→ **TASK TO COMPLETE**:
None of the images should appear in your copy. Transcribe the data in full.
START INFORMATION
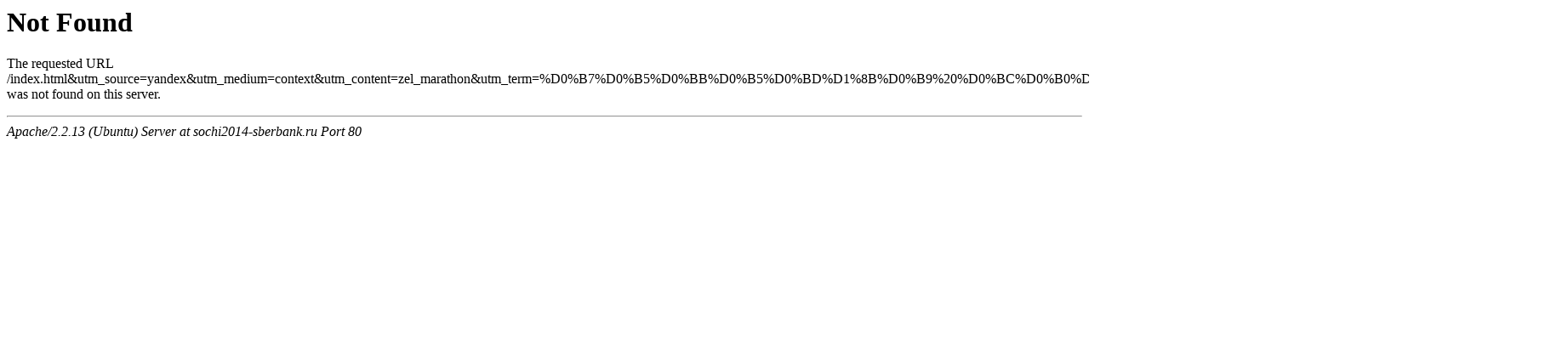

--- FILE ---
content_type: text/html; charset=UTF-8
request_url: http://sochi2014-sberbank.ru/?utm_source=yandex&utm_medium=context&utm_content=zel_marathon&utm_term=%D0%B7%D0%B5%D0%BB%D0%B5%D0%BD%D1%8B%D0%B9%20%D0%BC%D0%B0%D1%80%D0%B0%D1%84%D0%BE%D0%BD&utm_campaign=Green_marathon_2014
body_size: 508
content:

<!DOCTYPE HTML PUBLIC "-//IETF//DTD HTML 2.0//EN">

<html><head>

<title>404 Not Found</title>

</head><body>

<h1>Not Found</h1>

<p>The requested URL /index.html&utm_source=yandex&utm_medium=context&utm_content=zel_marathon&utm_term=%D0%B7%D0%B5%D0%BB%D0%B5%D0%BD%D1%8B%D0%B9%20%D0%BC%D0%B0%D1%80%D0%B0%D1%84%D0%BE%D0%BD&utm_campaign=Green_marathon_2014 was not found on this server.</p>

<hr>

<address>Apache/2.2.13 (Ubuntu) Server at sochi2014-sberbank.ru Port 80</address>

</body></html>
END INFORMATION
→ **YOUR RESPONSE**:
--- FILE ---
content_type: text/html; charset=UTF-8
request_url: http://sochi2014-sberbank.ru/?utm_source=yandex&utm_medium=context&utm_content=zel_marathon&utm_term=%D0%B7%D0%B5%D0%BB%D0%B5%D0%BD%D1%8B%D0%B9%20%D0%BC%D0%B0%D1%80%D0%B0%D1%84%D0%BE%D0%BD&utm_campaign=Green_marathon_2014
body_size: 508
content:

<!DOCTYPE HTML PUBLIC "-//IETF//DTD HTML 2.0//EN">

<html><head>

<title>404 Not Found</title>

</head><body>

<h1>Not Found</h1>

<p>The requested URL /index.html&utm_source=yandex&utm_medium=context&utm_content=zel_marathon&utm_term=%D0%B7%D0%B5%D0%BB%D0%B5%D0%BD%D1%8B%D0%B9%20%D0%BC%D0%B0%D1%80%D0%B0%D1%84%D0%BE%D0%BD&utm_campaign=Green_marathon_2014 was not found on this server.</p>

<hr>

<address>Apache/2.2.13 (Ubuntu) Server at sochi2014-sberbank.ru Port 80</address>

</body></html>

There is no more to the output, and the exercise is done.